0 1 2 3 4 5 6 7 9 2 1 3 6 5 4 7 So the first step in the selection sort is to get the lowest value into the lowest index (index 0 in this case). We will loop through all of the values, keeping track of which index contains the lowest value. Since we are trying to fill index 0, we will assume that the lowest value is already there unless we find one that is lower - we initialize our best index to be index 0.
As we scan through, we find that the lowest value is the 1 which is at index 2, so we swap the value at index 0 with the value at index 2.
0 1 2 3 4 5 6 7 1 2 9 3 6 5 4 7 Now the lowest value is at index 0, so the next step is to get the next-lowest value into index 1. When we scan through the numbers, we find that the next-lowest value, the 2, is already at index 1, so we do not need to swap.
If we continue through the array one index at a time, we will eventually move every value into the appropriate index, resulting in a sorted array.
Selection Sort Code
public void selectionSort(int[] numbers)
{
/*For every index in the array, with the exception of the last one,*/
for(int searcherIndex=0; searcherIndex < numbers.length-1; searcherIndex++)
{
/*Assume that the number is where it's supposed to be*/
int correctIndex = searcherIndex;
/*Try out other candidate indexes*/
for (int candidateIndex=searcherIndex+1; candidateIndex < numbers.length; candidateIndex++)
{
/*If you find a smaller number, make it's index the correct index*/
if(numbers[candidateIndex] < numbers[correctIndex])
correctIndex = candidateIndex;
}
/*At this point correctIndex really will be the correct index*/
swapNumbers (searcherIndex, correctIndex);
}
}
Running Time of Selection Sort
Selection sort slightly better than the bubble sort, because we swap at most once for every index, instead of potentially once for each item. We find the correct index for that particular number. Then we swap it into its correct place in the array.
Insertion Sort
Insertion sort works, as before, by viewing the list as two sub-lists, one of unsorted items, initially full, and one of unsorted items, initially empty. As before, each iteration, the next item from the unsorted list enters the sorted list.Bascially, we remove the next item from the unsorted list, and that gives us an extra slot in the sorted list. We then move each item, one at a time, into that slot, until we make a "hole" in the right place to insert the new item. When we do, we place it there.
Much like Bubble sort and Selection sort, Insertion sort is still requires a multiple of N2 operations. We move one item to the sorted list each time, so we need to make n passes. And then, each pass, we need to compare it to n/2 items (amortized over all runs).

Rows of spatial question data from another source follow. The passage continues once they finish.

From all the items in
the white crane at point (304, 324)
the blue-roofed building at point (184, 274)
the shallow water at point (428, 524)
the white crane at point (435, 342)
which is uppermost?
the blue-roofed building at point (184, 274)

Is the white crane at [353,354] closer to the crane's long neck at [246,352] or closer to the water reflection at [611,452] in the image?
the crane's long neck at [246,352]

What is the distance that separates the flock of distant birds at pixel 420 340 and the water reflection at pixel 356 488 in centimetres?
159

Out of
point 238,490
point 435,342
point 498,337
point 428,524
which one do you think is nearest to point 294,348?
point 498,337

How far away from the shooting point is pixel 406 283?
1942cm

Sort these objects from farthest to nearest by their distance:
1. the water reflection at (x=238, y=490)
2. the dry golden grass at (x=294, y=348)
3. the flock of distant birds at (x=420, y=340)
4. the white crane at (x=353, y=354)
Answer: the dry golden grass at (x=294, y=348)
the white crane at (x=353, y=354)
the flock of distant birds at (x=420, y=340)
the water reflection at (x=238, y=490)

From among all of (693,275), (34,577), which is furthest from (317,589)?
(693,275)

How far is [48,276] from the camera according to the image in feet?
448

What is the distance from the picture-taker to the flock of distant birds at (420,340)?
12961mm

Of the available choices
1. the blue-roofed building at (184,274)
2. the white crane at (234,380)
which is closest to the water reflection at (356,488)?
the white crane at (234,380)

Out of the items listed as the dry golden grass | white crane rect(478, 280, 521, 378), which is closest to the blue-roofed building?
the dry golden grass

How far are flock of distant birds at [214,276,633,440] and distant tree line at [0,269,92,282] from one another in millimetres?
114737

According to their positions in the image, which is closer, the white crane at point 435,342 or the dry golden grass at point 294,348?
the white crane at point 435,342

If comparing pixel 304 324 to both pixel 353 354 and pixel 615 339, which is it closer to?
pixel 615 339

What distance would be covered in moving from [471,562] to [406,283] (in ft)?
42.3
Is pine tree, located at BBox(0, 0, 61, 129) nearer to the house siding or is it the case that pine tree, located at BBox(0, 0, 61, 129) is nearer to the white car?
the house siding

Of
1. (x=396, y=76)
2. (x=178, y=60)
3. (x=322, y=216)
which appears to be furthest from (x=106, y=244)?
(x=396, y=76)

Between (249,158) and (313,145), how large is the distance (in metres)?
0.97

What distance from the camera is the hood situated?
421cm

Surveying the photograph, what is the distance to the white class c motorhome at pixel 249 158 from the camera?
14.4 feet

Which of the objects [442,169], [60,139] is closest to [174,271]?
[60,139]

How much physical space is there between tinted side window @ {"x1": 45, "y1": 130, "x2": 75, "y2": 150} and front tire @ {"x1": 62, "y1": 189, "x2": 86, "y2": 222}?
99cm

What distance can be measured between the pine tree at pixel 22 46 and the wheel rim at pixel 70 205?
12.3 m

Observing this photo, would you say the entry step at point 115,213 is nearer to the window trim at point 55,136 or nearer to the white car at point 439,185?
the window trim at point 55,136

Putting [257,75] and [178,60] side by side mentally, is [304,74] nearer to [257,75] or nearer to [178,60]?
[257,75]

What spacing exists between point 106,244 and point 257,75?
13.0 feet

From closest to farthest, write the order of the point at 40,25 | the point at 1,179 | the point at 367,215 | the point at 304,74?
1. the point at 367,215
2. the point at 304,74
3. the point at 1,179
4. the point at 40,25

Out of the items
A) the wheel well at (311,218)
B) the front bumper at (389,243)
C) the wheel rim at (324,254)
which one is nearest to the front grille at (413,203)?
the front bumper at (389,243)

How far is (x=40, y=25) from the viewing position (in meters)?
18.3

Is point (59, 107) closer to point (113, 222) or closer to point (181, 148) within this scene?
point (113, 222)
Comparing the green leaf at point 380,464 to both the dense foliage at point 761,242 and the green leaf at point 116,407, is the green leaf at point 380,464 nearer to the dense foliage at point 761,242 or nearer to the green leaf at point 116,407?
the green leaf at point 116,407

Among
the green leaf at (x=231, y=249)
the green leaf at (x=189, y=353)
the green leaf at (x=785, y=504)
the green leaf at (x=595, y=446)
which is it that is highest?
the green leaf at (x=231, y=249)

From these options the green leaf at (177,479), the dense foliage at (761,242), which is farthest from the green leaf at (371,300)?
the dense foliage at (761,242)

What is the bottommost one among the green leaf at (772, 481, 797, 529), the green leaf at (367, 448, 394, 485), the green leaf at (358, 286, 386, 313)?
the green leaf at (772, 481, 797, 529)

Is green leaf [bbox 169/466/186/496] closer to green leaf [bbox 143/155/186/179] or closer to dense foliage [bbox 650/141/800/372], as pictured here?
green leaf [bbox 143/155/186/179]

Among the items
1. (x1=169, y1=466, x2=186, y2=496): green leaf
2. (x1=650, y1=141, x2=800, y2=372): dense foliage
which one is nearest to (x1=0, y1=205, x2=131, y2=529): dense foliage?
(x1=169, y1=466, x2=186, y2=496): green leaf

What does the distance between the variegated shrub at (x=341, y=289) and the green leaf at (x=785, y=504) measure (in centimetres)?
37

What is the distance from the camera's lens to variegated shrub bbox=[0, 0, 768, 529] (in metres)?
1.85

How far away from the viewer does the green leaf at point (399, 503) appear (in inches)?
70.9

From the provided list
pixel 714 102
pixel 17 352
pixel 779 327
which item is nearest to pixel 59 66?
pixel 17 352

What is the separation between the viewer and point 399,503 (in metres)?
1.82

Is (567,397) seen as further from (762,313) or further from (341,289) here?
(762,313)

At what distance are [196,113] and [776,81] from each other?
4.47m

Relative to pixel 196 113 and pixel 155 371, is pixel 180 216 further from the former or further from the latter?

It is however, quite a bit more expensive in real time. Displacing an item in an array is quite expensive -- everything after it needs to be copied.
But, what is special about insertion sort is that it can be started before all of the data arrives. New data can still be sorted, even if it is lower (or higher) than those already fixed in place.
Also, the cost of displacing an item isn't present, if a Linked List is being sorted.
Here's an example:
4 7 9 2 5 8 1 3 6 4 7 9 2 5 8 1 3 6 4 7 9 2 5 8 1 3 6 4 7 9 2 5 8 1 3 6 4 7 9 2 5 8 1 3 6 2 4 7 9 5 8 1 3 6 2 4 7 9 5 8 1 3 6 2 4 5 7 9 8 1 3 6 2 4 5 7 9 8 1 3 6 2 4 5 7 8 9 1 3 6 2 4 5 7 8 9 1 3 6 1 2 4 5 7 8 9 3 6 1 2 4 5 7 8 9 3 6 1 2 3 4 5 7 8 9 6 1 2 3 4 5 7 8 9 6 1 2 3 4 5 6 7 8 9 1 2 3 4 5 6 7 8 9
Insertion Sort Code
public void insertionSort(int[] numbers)
{
/*going through all of the items in the array*/
for (int insertMe=1; insertMe < numbers.length; insertMe++)
{
/*find the correct index for the item*/
for (int newPosn=0; newPosn < insertMe; newPosn++)
{
/*stop when you come to an item greater than the item in question*/
if (numbers[insertMe] < numbers[newPosn])
{
/*put the item in question somewhere for safe keeping*/
int temp = numbers[insertMe];
/*move everything after the correct index down to make room*/
for (int shift=insertMe; shift > newPosn; )
numbers[shift] = numbers[--shift];
/*put the item in its correct index*/
numbers[newPosn] = temp;
/*You've found the right index for the item and it's time to stop*/
break;
}
}
}
}
Quick Sort: The Strategy
Although the sorts we've discussed so far have differed in the details, they have all had the same basic strategy: Fill the sorted list in order, one item at a time, by selecting the right element from the unsorted list. Select this item by moving from one side of the unsorted list to the other, making comparisons along the way.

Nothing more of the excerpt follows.